Grass-roots attempts to repeal a controversial energy law have failed to produce a conclusive vote in Arizona’s state legislature, leaving the measure on the books for now.

The state’s 2012 legislative session has concluded, so its pool pump and portable spa energy efficiency standards will remain in effect at least until next spring.

“We really thought [the repeal] was going to get through, even if we had to make revisions,” said Paul Christopolous, a supporter of the repeal and owner of PC Pool Care in Scottsdale, Ariz.  “But it just died in the House.”

The standards, which require a multi- or variable-speed pump on all residential installations with a pump size greater than 1 horsepower, were based on Title 20, a California code that has similar provisions. But from the time the law passed in late 2011, a group of service technicians and state legislators began campaigning for its repeal. Opposing them were manufacturers and other industry groups that fought to keep it on the books.

Though a repeal did pass the state Senate, it ran aground on the House floor, meaning its supporters will have to introduce it anew in 2013.

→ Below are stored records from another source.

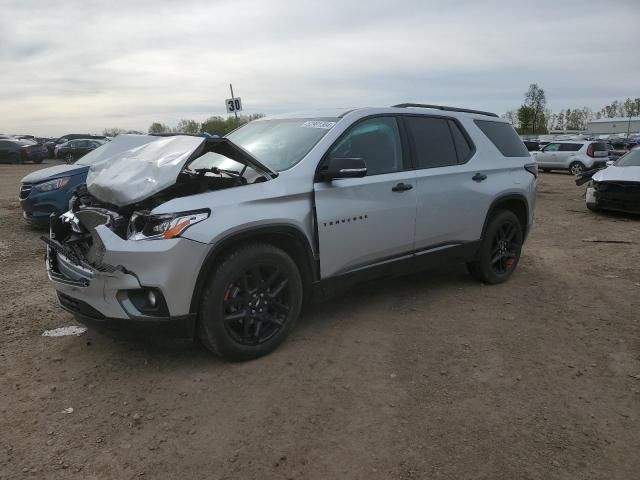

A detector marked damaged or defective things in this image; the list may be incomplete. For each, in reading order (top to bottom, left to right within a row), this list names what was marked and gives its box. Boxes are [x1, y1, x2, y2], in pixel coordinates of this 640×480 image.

cracked headlight [127, 209, 210, 240]
damaged silver suv [42, 105, 536, 360]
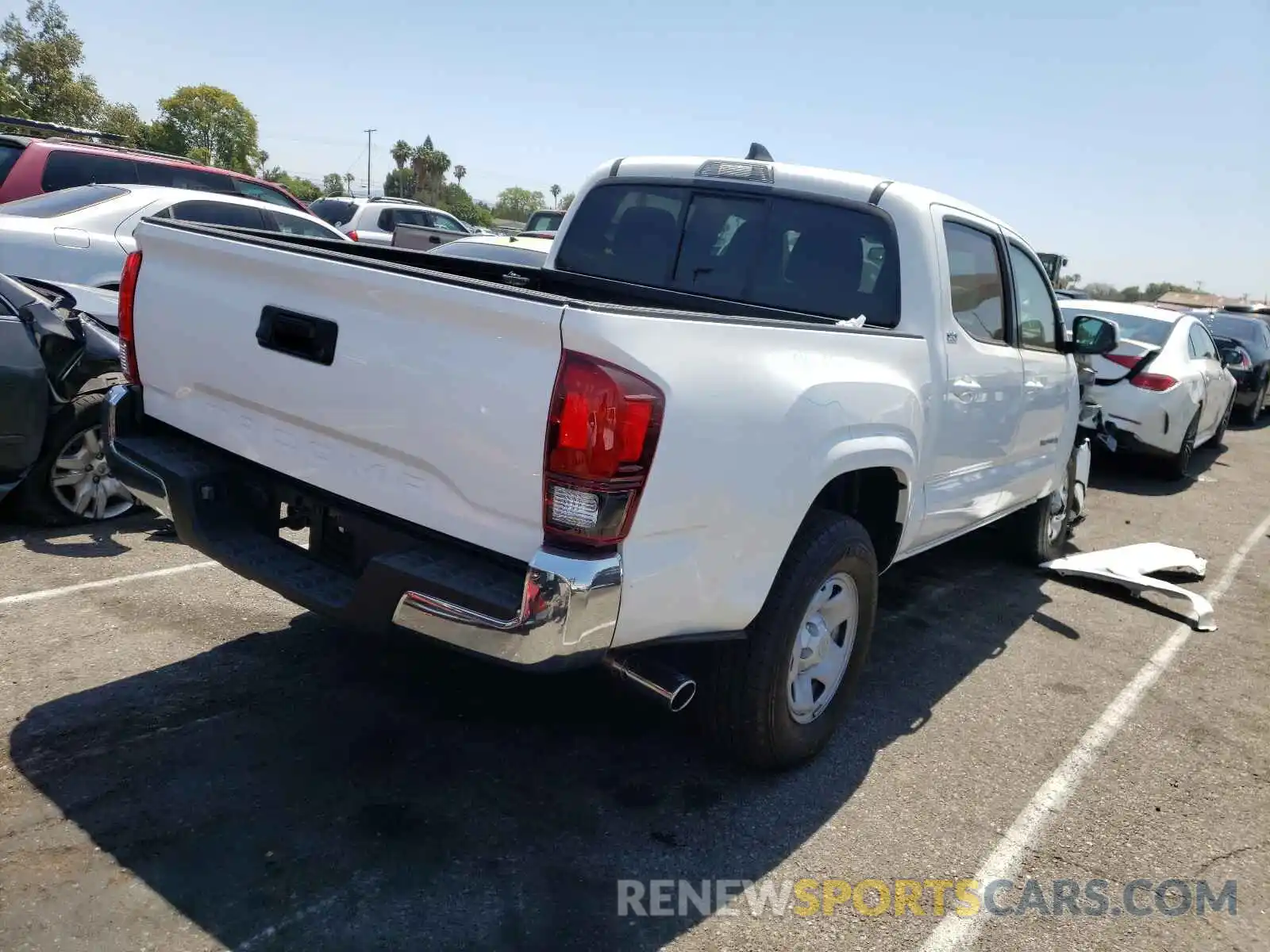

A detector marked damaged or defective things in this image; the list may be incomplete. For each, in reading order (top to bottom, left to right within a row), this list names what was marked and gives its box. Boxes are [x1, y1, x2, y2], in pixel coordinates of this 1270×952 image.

detached bumper piece [106, 386, 622, 670]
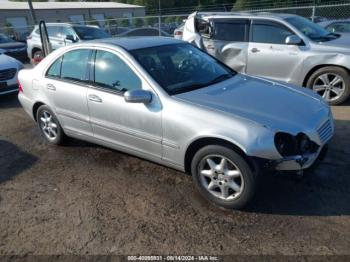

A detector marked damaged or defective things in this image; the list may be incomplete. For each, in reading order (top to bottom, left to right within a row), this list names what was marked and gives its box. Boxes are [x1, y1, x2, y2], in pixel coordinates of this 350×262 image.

bent hood [176, 74, 330, 133]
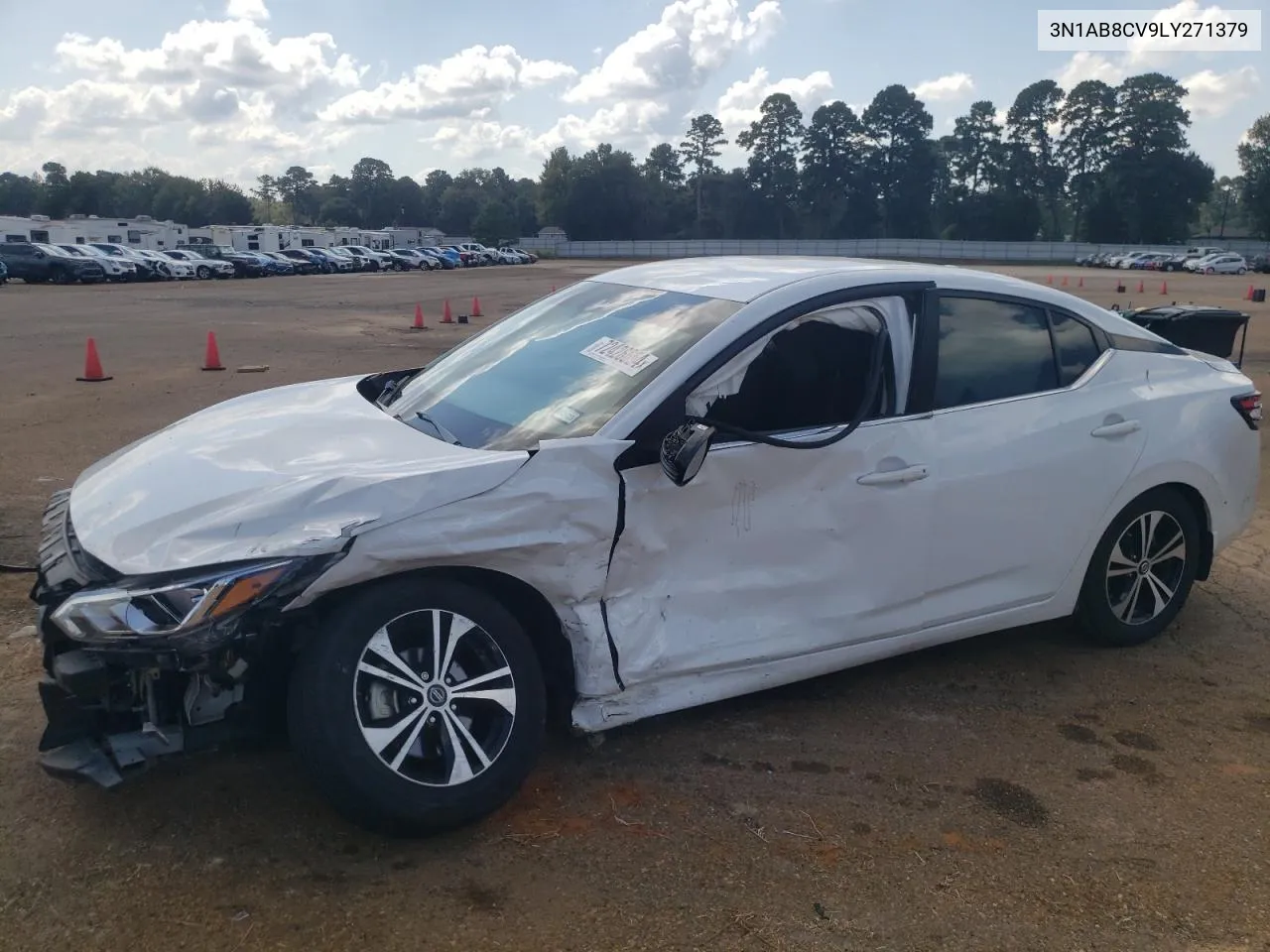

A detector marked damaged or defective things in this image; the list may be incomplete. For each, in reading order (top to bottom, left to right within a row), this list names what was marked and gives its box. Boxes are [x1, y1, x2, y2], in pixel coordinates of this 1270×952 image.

shattered side mirror [659, 422, 718, 488]
damaged white sedan [30, 256, 1262, 837]
broken headlight [47, 559, 300, 647]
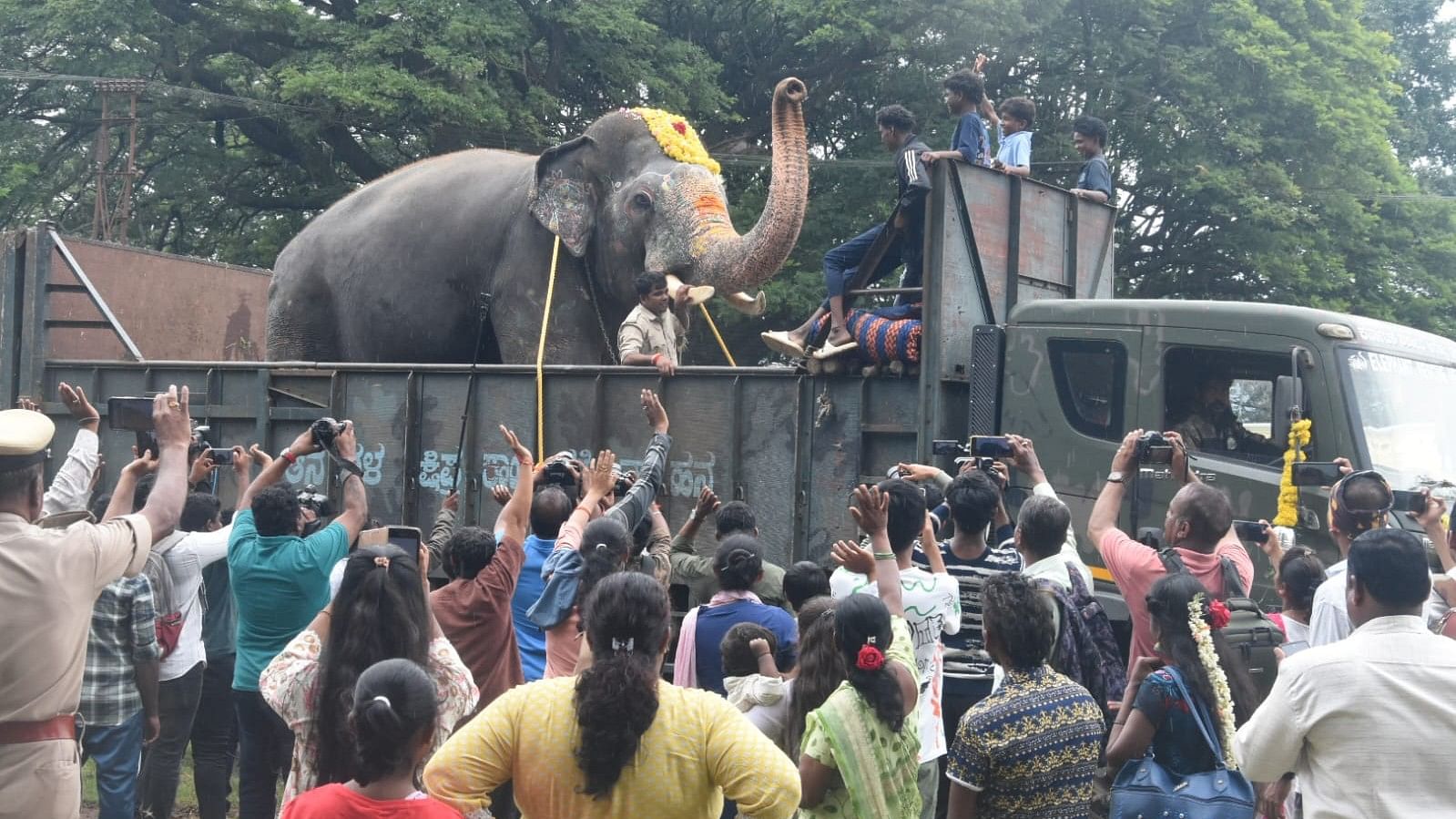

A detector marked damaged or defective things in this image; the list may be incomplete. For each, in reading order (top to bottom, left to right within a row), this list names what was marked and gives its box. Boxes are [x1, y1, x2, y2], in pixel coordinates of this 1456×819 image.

rusty metal panel [47, 237, 273, 361]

Though many service techs agree that variable-speed pumps do, indeed, bring long-term savings and a reduced environmental footprint, not all are enthusiastic about legally mandating their installation.

“I love variable-speed pumps. I actually sell quite a few of them,” Christopolous said. “But at the same time, I’m getting kicked out of customers’ backyards because I’m required to quote them a $1,300 pump replacement when all they need is a new motor.” Meanwhile, he said, service techs who are willing to ignore the law are winning those jobs, and not a single one of them has been cited or fined.

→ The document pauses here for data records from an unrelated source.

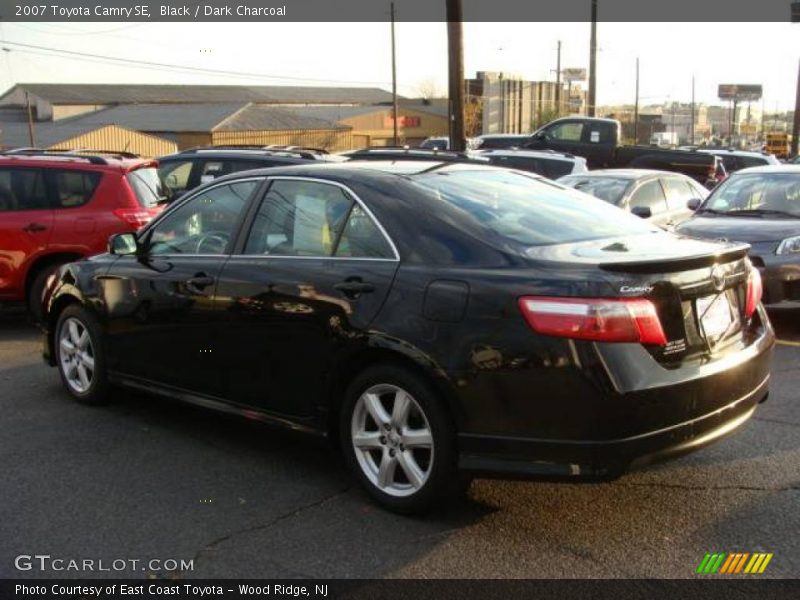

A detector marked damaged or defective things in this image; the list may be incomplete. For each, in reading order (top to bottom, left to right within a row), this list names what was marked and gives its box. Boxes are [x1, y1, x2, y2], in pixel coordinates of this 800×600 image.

pavement crack [191, 488, 350, 568]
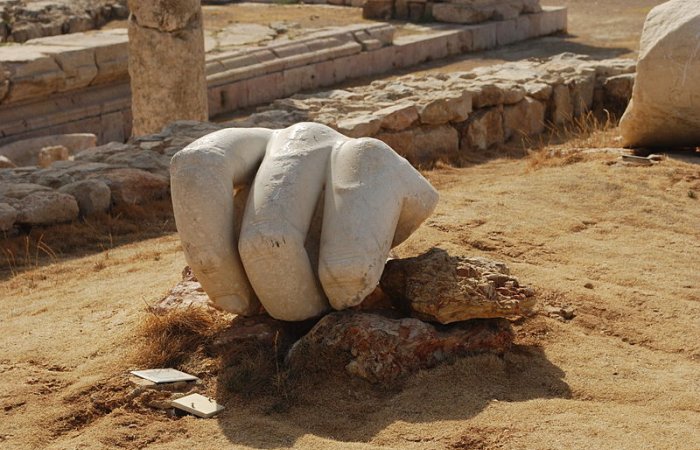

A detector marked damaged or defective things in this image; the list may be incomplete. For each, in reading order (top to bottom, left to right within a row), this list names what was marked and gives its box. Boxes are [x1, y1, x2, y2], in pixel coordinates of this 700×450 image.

small broken slab [380, 246, 532, 324]
small broken slab [286, 312, 516, 384]
small broken slab [170, 394, 223, 418]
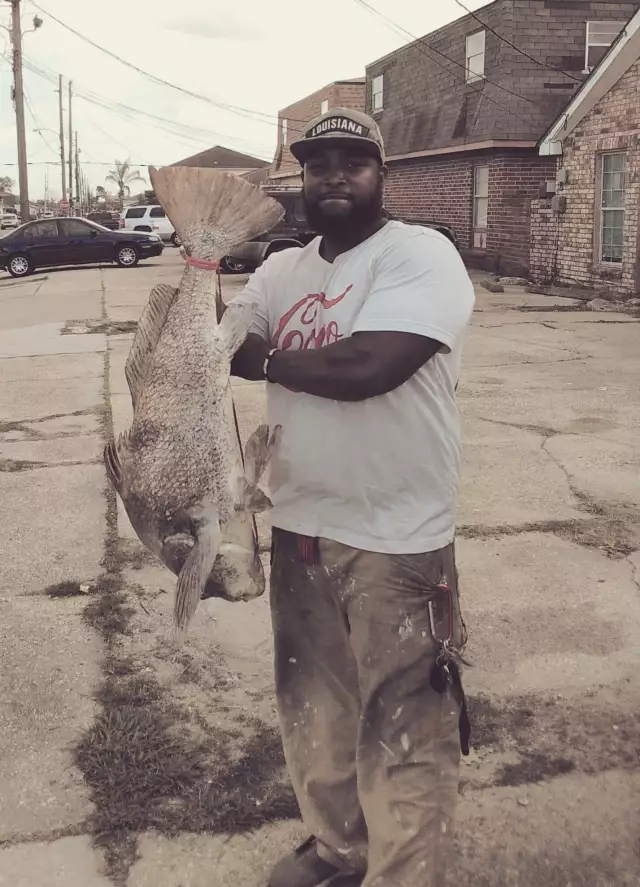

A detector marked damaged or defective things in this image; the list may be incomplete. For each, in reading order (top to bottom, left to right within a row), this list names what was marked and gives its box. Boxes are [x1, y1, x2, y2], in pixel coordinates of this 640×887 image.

cracked pavement [1, 258, 640, 887]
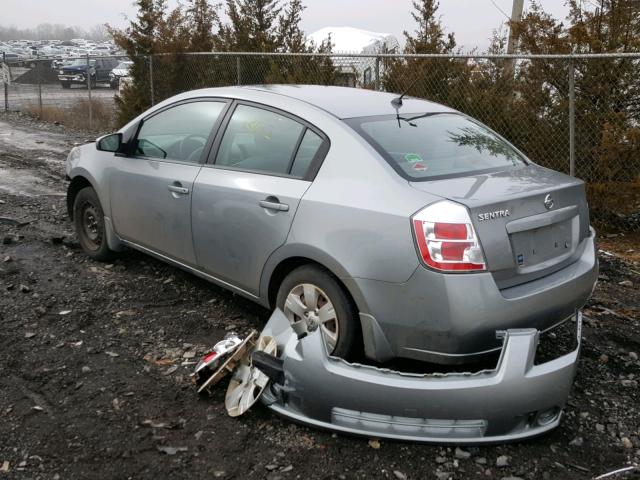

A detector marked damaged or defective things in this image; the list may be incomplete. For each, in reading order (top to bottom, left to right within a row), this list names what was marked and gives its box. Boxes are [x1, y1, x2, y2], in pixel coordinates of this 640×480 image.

damaged gray sedan [66, 85, 600, 442]
broken taillight [412, 200, 488, 272]
detached rear bumper [258, 310, 580, 444]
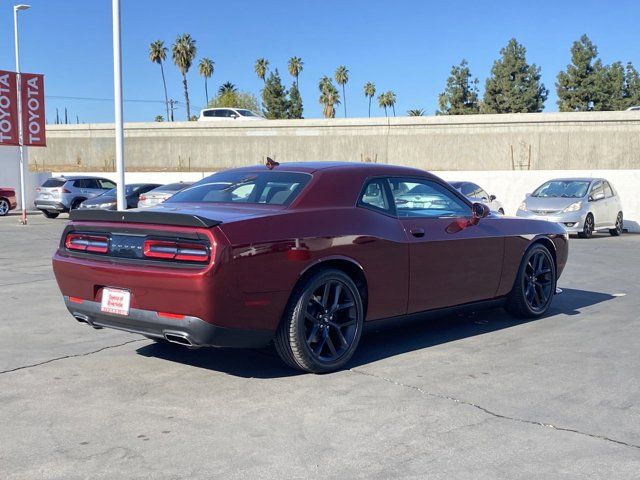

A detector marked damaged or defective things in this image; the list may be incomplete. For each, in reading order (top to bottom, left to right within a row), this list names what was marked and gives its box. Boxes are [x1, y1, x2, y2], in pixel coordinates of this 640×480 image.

crack in pavement [0, 338, 146, 376]
crack in pavement [350, 368, 640, 450]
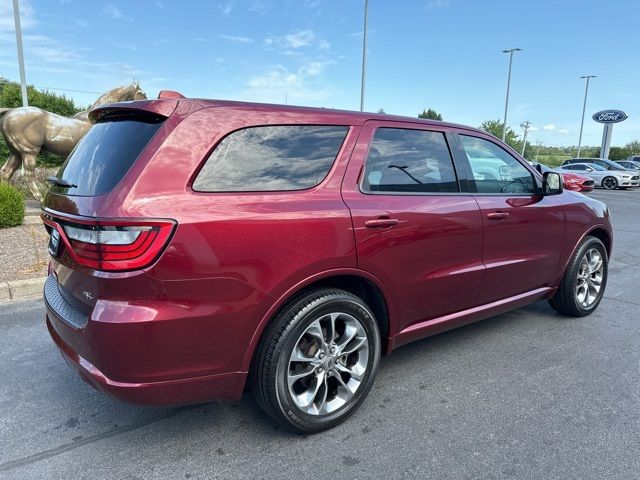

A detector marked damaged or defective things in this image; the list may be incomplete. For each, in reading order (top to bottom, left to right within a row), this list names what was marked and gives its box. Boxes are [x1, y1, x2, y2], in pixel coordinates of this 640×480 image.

Supporters of the standards readily acknowledged this lack of enforcement as a problem, but believed the solution lies in more education rather than less legislation.

“This law is no worse — and no better — than what’s already going on in California,” said Steve Barnes, chairman of the APSP-15 Standards Writing Committee.

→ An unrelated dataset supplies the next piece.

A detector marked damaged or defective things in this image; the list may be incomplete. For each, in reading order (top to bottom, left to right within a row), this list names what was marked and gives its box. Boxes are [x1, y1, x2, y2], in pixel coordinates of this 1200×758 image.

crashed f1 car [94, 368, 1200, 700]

Indeed, laws based on APSP energy efficiency standards already sit on the books in Washington and Oregon, while New York and Connecticut are in the process of developing similar legislation.

Furthermore, the law’s advocates argue that those wanting repeal seem to misunderstand the legislation’s actual scope. For example, Arizona’s law makes no mention of commercial sites, and only requires variable-speed or multi-speed upgrades for pumps of 1 horsepower or more.

“A 10,000-gallon pool with an eight-hour turnover rate doesn’t need anything near that kind of pump horsepower,” said Mike Long, a sales representative at Thornburg Enterprises in Phoenix.

Even so, supporters of the repeal aim to hold a series of round-table panels to craft a version of the legislation on which everyone involved can agree. Advocates of the standards have, so far, expressed equal willingness to cooperate.

“We’re happy to work on a compromise,” Barnes said. “But repealing the whole law would be a step backward for the industry in this state.”